Science education

A week last Wednesday, we reported on the contents of a press release issued by the Ministry of Education, which said that Minister Shaik Baksh was considering offering scholarships and special incentives for trained Mathematics and Science teachers as a means of promoting the two subject areas in schools. He was also reported as saying that the ministry was contemplating waiving the fees for students taking science subjects and Mathematics at the CSEC examinations. The statement went on to say that taken together with the non-graduation certificate course in the sciences which would qualify teachers who passed it for a salary increase, these measures were intended to give recognition to science and technology at the secondary school level.

The Minister, it seems, emphasized the importance of science, technology and agriculture in promoting national growth and development, a stance which can hardly be faulted. However, it must be observed that in the field of education, reforms take their time to trickle down through the system, and the benefit of innovations introduced now will not be fully felt for at least a couple of years, if not longer. In addition, all the factors involved in the decline of science in schools, would have to be addressed, and not just some of them, otherwise commendable initiatives might not produce the desired results, or could even fail altogether.

It is true that Minister Baksh said a National Science Co-ordinator had been appointed to promote sciences in schools, although one is bound to wonder given the large number of schools scattered across Guyana’s regions, whether a staff of one can really achieve anything very substantial on his or her own.

He was also reported as saying that school laboratories throughout the country had been upgraded, and that this work was still ongoing. However, one simply does not know whether the quality of the labs is at the level which is really needed to stimulate budding young scientists, or whether the funds and the long-term support arrangements necessary to maintain the facilities have been catered for.  Laboratories would need to be kept regularly supplied with chemicals, etc, while equipment – even supposing it was adequate in the first instance – is bound to be damaged over time or simply malfunction, and would have to be repaired. And in the case of the larger schools which also offer science subjects at the CAPE level, have any lab technicians been hired? If the labs are not up to standard – or if they meet the required specifications at the moment but cannot be maintained at that level – then the Minister is wasting his time.

Then there is the matter of security for these “upgraded” lab facilities. There is hardly a material object nowadays which will not attract the attention of some petty thief, even if not any serious burglar, but in addition to that many of our educational institutions are not immune from vandalism.

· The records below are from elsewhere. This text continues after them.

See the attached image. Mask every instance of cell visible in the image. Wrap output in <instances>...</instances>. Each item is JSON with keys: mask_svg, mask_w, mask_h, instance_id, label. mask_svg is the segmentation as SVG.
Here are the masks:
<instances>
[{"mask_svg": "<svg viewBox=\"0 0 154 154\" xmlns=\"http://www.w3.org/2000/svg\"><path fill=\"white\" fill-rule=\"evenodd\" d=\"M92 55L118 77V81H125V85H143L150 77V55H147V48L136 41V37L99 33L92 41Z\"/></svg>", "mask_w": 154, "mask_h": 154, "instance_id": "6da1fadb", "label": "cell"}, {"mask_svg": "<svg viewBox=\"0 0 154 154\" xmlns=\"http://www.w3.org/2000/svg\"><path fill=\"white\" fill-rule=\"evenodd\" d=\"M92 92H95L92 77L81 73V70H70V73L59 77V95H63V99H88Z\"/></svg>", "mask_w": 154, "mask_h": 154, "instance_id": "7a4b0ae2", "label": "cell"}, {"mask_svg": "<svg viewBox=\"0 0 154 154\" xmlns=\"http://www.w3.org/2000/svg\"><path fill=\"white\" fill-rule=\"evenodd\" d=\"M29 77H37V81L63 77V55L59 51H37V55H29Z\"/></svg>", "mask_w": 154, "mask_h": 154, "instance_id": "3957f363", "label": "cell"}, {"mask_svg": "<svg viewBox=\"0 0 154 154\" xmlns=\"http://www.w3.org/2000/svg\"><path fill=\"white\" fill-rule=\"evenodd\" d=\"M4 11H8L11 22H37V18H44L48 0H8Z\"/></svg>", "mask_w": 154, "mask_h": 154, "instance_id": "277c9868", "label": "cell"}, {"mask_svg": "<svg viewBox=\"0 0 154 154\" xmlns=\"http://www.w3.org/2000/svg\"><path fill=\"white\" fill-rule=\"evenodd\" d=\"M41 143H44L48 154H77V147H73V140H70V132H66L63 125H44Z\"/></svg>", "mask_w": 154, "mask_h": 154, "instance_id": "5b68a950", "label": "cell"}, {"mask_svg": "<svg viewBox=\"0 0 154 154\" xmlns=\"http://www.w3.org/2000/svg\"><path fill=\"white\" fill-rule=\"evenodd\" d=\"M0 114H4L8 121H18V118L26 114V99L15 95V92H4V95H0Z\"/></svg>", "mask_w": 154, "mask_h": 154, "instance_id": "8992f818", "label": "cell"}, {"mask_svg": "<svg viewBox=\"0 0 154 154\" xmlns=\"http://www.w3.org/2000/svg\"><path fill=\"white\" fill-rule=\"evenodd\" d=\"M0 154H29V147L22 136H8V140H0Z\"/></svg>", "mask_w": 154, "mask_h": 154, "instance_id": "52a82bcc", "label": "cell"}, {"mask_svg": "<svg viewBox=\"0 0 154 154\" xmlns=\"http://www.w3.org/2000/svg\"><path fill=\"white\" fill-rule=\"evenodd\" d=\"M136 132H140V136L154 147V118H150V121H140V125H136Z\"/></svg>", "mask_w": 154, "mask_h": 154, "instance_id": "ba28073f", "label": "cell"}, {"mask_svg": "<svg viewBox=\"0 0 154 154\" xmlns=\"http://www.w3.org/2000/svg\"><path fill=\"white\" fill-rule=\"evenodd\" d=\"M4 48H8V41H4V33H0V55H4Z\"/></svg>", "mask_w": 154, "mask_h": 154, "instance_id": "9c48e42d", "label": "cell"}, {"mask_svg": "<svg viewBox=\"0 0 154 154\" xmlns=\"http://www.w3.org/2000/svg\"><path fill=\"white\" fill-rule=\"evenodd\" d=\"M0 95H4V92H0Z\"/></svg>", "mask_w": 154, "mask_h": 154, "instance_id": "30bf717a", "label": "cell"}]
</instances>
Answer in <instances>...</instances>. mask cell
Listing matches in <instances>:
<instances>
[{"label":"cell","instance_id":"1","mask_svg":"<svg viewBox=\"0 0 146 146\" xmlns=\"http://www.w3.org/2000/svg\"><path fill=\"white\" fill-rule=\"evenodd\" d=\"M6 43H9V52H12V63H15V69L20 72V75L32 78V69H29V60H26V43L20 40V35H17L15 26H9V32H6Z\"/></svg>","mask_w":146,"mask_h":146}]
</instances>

The ministry no doubt is aware that there have been complaints in recent times about inadequate security at some schools. It would be an exercise in futility for the ministry to upgrade a lab, only to have it raided either by thieves or vandals.

There is another inhibiting factor. An improvement in one sector of the system is generally not sufficient to generate change at all levels in that system. In other words, the reform cannot be piecemeal, if the Minister wants more scientists in the society to promote development. It will be all very well coaxing more students at the CSEC stage to take science subjects (and mathematics), but if they cannot go any further in this country in their chosen field, it will be counter-productive.

Two years ago we reported that a reduction in physics teachers at the top secondary schools across the country had left science students unable to take this subject at CAPE. According to an advertisement which appeared in this newspaper, for what was then the new academic year – ie, September 2008-July 2009 – the subject was to be offered at only two senior secondary schools, namely, President’s College and the New Amsterdam Secondary School. When Minister Baksh was asked about this, he was quoted as responding, “It is true. But this is due to the acute shortage of teachers…” He was reported as adding that this was owing to the fact that not many physics graduates were coming out of UG.

Has the situation with regard to science graduates in general and physics graduates in particular changed? One doubts it. As indicated above, the ministry seems to be concentrating its efforts on a non-graduate certificate course in the sciences for teachers, made more attractive by a salary increase, the amount of which was not stated. There is nothing wrong with this. However, it is at best an interim measure; in highly technical fields there is generally no substitute for graduates. In a general sense it is hardly a secret that UG is woefully underfunded, and where the sciences in particular are concerned, the laboratories for many years were known to be a disgrace. Science subjects will have to seem to be an attractive option before students will be tempted to take the courses, and that means in the first instance that the relevant departments will have to be properly equipped.

Compounding the problem of persuading students to take up science is the world-wide trend of them opting for the softer subject areas of business and management, which are also associated  with higher levels of remuneration in the world of work. The sciences are more difficult in comparison, and are more demanding in terms of application and effort. The ministry would also have to go on a campaign, therefore, to make them more appealing to students, and that would mean starting with very young age groups.